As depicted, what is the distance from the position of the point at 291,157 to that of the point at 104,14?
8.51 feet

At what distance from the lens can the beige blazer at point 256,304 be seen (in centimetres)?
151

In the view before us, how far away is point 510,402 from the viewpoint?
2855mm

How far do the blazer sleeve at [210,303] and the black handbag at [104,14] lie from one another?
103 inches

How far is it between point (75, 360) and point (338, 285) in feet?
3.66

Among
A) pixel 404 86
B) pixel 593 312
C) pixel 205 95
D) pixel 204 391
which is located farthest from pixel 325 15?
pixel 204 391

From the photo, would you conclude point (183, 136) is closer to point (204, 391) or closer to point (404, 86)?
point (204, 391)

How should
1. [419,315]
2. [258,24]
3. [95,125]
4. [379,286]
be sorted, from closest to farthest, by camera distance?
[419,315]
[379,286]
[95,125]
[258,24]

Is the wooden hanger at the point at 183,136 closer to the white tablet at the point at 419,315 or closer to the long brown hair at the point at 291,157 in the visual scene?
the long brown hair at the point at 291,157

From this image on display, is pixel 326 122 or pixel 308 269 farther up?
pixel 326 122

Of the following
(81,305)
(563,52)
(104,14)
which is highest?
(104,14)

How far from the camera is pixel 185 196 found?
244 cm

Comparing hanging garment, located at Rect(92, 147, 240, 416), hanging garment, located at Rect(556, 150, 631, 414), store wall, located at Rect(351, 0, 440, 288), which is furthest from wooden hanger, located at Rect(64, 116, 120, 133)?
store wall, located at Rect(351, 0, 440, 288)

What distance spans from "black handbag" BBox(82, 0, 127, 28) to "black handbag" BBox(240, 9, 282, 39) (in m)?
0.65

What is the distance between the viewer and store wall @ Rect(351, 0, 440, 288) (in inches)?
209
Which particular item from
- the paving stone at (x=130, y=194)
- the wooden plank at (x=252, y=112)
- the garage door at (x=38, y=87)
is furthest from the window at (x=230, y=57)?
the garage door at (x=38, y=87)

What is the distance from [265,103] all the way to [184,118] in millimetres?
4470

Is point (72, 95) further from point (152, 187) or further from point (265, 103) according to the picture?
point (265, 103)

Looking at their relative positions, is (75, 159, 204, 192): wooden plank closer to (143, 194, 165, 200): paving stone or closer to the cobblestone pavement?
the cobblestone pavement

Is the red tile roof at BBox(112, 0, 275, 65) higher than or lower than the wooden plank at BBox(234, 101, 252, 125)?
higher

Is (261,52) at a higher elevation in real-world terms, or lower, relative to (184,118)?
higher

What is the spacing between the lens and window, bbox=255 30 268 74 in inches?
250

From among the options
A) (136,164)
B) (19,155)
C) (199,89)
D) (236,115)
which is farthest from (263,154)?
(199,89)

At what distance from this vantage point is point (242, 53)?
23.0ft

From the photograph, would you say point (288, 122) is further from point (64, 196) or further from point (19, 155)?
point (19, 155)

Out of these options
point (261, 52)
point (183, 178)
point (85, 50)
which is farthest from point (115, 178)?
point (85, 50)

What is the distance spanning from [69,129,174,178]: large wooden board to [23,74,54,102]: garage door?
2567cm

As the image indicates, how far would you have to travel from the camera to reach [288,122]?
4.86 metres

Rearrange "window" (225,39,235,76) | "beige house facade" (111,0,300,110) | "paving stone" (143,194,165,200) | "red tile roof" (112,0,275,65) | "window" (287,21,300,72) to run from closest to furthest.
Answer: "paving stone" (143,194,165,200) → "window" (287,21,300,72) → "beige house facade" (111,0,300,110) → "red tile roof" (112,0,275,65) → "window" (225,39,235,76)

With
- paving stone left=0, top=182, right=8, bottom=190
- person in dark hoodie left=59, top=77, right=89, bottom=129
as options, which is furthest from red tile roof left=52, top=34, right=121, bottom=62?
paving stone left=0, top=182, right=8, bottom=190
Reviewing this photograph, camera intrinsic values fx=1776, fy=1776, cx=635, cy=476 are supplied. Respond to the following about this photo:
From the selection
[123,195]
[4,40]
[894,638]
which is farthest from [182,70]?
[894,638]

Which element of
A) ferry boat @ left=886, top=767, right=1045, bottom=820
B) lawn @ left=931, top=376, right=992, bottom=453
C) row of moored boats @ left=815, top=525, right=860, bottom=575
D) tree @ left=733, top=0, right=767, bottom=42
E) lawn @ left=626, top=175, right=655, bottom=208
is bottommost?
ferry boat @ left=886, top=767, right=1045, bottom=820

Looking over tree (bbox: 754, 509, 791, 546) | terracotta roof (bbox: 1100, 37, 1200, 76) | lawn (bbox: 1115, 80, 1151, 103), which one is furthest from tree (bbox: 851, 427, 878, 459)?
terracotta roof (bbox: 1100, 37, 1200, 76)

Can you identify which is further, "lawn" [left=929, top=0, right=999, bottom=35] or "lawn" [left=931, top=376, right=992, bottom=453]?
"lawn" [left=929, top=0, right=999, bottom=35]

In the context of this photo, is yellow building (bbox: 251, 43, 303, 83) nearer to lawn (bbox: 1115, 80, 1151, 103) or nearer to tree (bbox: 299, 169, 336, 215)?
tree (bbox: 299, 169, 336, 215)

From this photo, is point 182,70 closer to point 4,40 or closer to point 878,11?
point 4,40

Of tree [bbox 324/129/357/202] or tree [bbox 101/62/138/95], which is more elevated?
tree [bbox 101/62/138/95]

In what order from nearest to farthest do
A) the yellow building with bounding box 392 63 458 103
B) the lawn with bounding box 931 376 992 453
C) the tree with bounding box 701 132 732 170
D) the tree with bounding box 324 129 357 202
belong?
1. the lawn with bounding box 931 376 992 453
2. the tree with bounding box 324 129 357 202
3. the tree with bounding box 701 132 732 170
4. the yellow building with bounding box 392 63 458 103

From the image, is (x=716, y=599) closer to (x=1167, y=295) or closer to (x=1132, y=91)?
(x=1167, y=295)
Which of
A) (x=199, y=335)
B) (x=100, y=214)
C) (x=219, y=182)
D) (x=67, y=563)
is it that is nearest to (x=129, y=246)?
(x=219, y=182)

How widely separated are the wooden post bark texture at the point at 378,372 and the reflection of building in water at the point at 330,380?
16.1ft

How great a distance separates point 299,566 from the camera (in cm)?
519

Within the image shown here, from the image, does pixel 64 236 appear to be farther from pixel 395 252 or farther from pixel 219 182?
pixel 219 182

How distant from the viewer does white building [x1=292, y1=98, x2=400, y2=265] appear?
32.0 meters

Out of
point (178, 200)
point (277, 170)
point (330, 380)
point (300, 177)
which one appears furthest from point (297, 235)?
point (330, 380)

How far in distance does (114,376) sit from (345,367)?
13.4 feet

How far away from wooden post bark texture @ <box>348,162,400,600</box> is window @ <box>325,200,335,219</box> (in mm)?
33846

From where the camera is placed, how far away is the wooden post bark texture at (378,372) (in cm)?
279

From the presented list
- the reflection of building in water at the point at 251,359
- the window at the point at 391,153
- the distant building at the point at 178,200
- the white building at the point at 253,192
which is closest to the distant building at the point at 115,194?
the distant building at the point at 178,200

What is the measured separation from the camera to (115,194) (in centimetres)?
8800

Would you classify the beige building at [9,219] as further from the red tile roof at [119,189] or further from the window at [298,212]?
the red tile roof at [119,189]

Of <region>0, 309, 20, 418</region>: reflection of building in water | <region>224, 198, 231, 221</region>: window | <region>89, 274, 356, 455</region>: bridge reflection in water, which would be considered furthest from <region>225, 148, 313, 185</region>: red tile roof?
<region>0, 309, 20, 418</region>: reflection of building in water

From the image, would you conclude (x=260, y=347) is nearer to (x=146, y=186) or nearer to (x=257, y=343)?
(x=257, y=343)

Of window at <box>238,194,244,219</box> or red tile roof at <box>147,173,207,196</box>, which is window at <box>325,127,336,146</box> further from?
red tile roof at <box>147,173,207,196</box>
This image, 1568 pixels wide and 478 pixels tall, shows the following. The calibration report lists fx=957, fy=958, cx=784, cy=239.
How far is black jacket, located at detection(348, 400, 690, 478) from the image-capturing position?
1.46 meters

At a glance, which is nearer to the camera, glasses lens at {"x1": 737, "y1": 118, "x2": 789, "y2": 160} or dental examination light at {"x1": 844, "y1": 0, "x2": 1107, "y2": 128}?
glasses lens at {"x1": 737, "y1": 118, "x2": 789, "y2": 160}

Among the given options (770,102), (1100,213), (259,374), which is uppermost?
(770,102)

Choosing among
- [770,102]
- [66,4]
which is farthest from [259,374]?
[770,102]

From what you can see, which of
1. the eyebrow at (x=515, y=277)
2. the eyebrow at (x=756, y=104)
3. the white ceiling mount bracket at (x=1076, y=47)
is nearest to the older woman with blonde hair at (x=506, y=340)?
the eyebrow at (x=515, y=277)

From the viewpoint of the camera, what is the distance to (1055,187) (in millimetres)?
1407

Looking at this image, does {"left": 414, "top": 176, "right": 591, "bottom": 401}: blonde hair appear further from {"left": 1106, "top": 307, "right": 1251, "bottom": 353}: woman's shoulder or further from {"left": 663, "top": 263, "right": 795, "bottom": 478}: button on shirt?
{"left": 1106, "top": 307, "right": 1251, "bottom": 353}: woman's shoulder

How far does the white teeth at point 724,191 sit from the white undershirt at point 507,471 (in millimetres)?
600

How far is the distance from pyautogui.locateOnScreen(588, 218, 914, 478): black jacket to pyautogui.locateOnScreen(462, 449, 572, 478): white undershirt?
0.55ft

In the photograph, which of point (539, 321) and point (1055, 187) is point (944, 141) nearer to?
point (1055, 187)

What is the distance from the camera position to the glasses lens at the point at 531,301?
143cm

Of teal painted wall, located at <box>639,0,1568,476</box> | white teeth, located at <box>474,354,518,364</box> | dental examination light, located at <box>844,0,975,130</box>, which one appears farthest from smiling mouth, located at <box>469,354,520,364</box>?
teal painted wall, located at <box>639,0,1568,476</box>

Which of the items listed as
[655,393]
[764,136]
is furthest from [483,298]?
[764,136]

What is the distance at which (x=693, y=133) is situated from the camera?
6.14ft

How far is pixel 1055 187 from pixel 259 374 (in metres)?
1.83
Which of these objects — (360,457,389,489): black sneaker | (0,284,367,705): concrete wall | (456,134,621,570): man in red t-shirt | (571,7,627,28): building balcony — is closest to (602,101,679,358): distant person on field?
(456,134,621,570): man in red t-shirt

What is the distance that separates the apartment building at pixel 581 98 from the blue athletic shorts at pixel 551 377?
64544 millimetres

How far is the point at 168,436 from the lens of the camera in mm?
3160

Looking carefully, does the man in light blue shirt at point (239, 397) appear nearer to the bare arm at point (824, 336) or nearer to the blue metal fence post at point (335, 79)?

__________

TASK: Return, unchanged, each line from the line containing "Looking at this" through the last line of the material.

WRITTEN SOLUTION:
Looking at this image, does {"left": 414, "top": 176, "right": 591, "bottom": 401}: blonde hair appear further from {"left": 1106, "top": 307, "right": 1251, "bottom": 353}: woman's shoulder or further from {"left": 663, "top": 263, "right": 795, "bottom": 478}: button on shirt?
{"left": 1106, "top": 307, "right": 1251, "bottom": 353}: woman's shoulder

How far does the white teeth at point 724,191 sit from the white undershirt at point 507,471 (in millimetres)?
600

How far is the distance from pyautogui.locateOnScreen(588, 218, 914, 478): black jacket to pyautogui.locateOnScreen(462, 449, 572, 478): white undershirt?
0.55ft

In the photograph, which of point (539, 321) and point (1055, 187) is point (944, 141) nearer to?
point (1055, 187)

What is the distance from the camera position to the glasses lens at the point at 531,301?
143cm

Of teal painted wall, located at <box>639,0,1568,476</box> | white teeth, located at <box>474,354,518,364</box> | dental examination light, located at <box>844,0,975,130</box>, which one appears farthest from smiling mouth, located at <box>469,354,520,364</box>?
teal painted wall, located at <box>639,0,1568,476</box>

Which of the items listed as
[655,393]
[764,136]
is furthest from [483,298]?
[764,136]

What is the distance at which (x=693, y=133) is situated from the camera?
6.14ft

How far is pixel 1055 187 from pixel 259 374 (in metres)?
1.83
Which of these objects — (360,457,389,489): black sneaker | (0,284,367,705): concrete wall | (456,134,621,570): man in red t-shirt | (571,7,627,28): building balcony — is closest to (602,101,679,358): distant person on field?
(456,134,621,570): man in red t-shirt

What is the distance that separates the apartment building at pixel 581 98 from the blue athletic shorts at pixel 551 377?
64544 millimetres

How far is the point at 168,436 from the lens of the camera in mm?
3160

Looking carefully, does the man in light blue shirt at point (239, 397) appear nearer to the bare arm at point (824, 336) or nearer to the blue metal fence post at point (335, 79)?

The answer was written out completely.